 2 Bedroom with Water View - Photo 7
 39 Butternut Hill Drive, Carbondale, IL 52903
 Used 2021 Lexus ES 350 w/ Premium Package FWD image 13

--

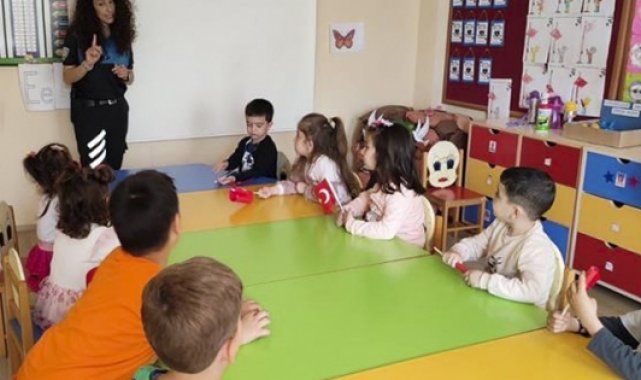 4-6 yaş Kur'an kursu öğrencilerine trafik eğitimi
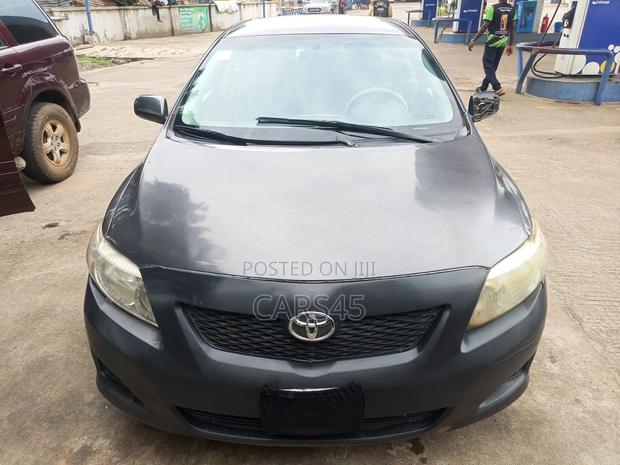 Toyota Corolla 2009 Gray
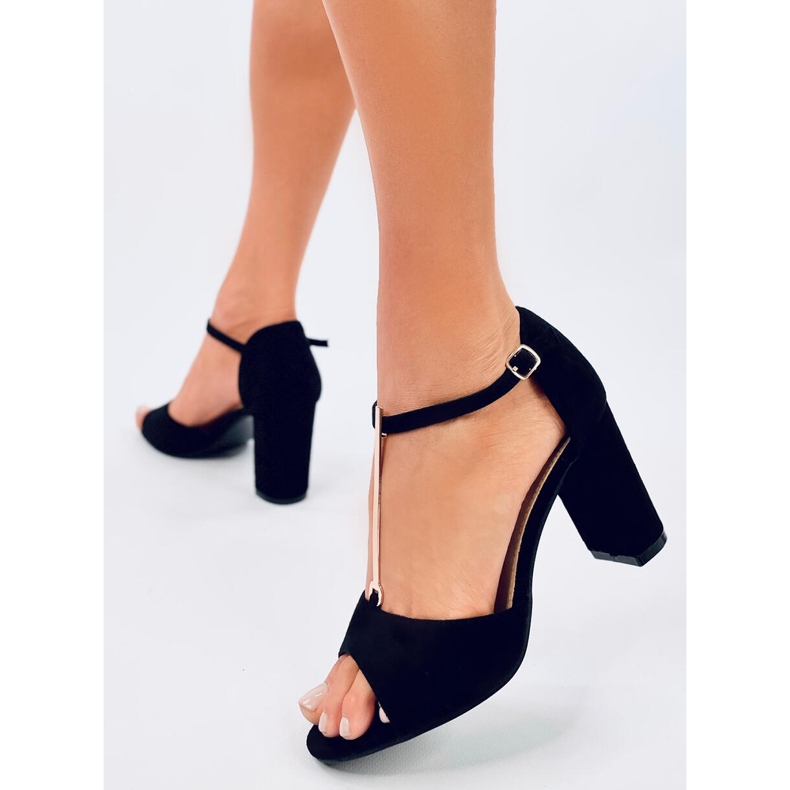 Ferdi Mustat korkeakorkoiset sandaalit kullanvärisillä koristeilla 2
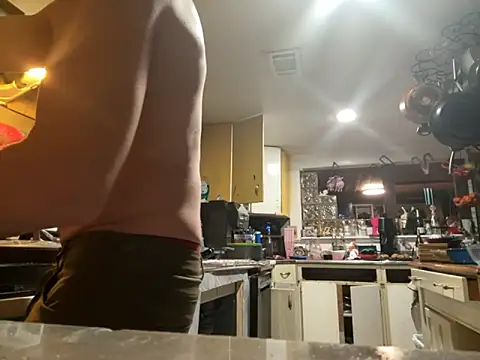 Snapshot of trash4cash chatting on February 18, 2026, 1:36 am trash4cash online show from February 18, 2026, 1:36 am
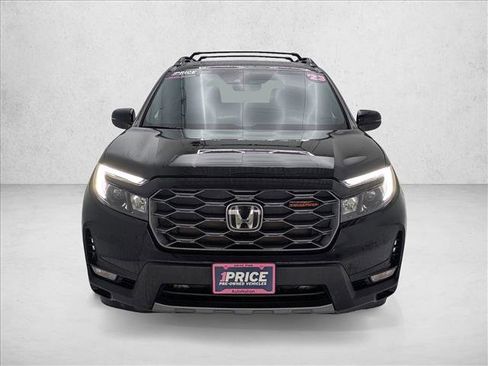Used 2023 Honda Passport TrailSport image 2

### What to do
From the records above, reproduce exactly the lines from the one with "39 Butternut Hill" to the one with "Used 2021 Lexus", both included, and no others.

### Answer to the problem
 39 Butternut Hill Drive, Carbondale, IL 52903
 Used 2021 Lexus ES 350 w/ Premium Package FWD image 13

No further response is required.